(Given data)
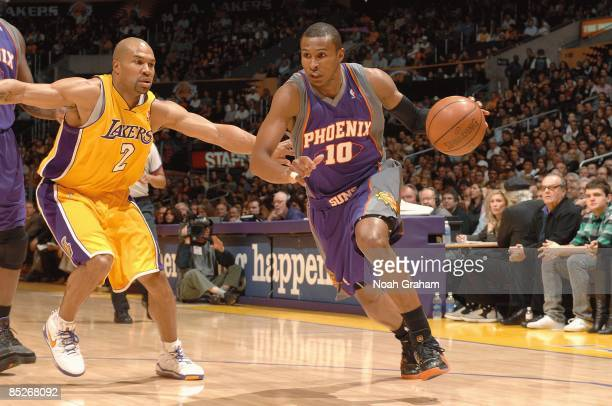 Leandro Barbosa of the Phoenix Suns drives the ball against Derek Fisher of the Los Angeles Lakers during the game on February 26 2009 at Staples...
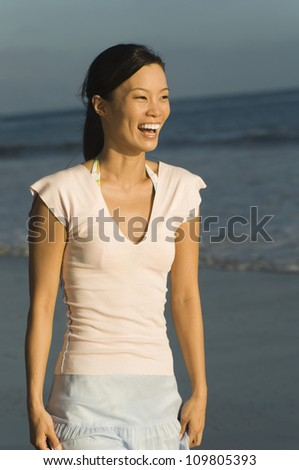 Cheerful young woman enjoying on a beach - stock photo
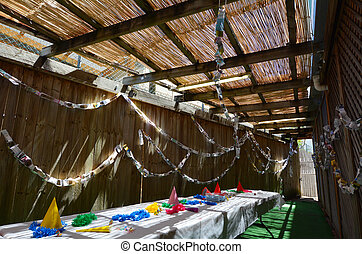 Sukkot Jewish Holiday - Interior of a Sukkah on Sukkot...
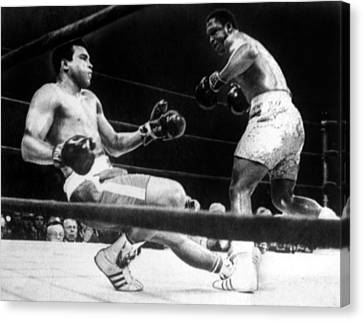 Muhammad Ali Knocked Down By Joe Canvas Print by Everett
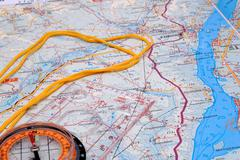 Fragment of a map with compass Stock Photos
(End Given data)
» **Assigned task**:
Since the pictures don't belong in the copy, copy only the rest of the entries above exactly.

» **Written answer**:
 Leandro Barbosa of the Phoenix Suns drives the ball against Derek Fisher of the Los Angeles Lakers during the game on February 26 2009 at Staples...
 Cheerful young woman enjoying on a beach - stock photo
 Sukkot Jewish Holiday - Interior of a Sukkah on Sukkot...
 Muhammad Ali Knocked Down By Joe Canvas Print by Everett
 Fragment of a map with compass Stock Photos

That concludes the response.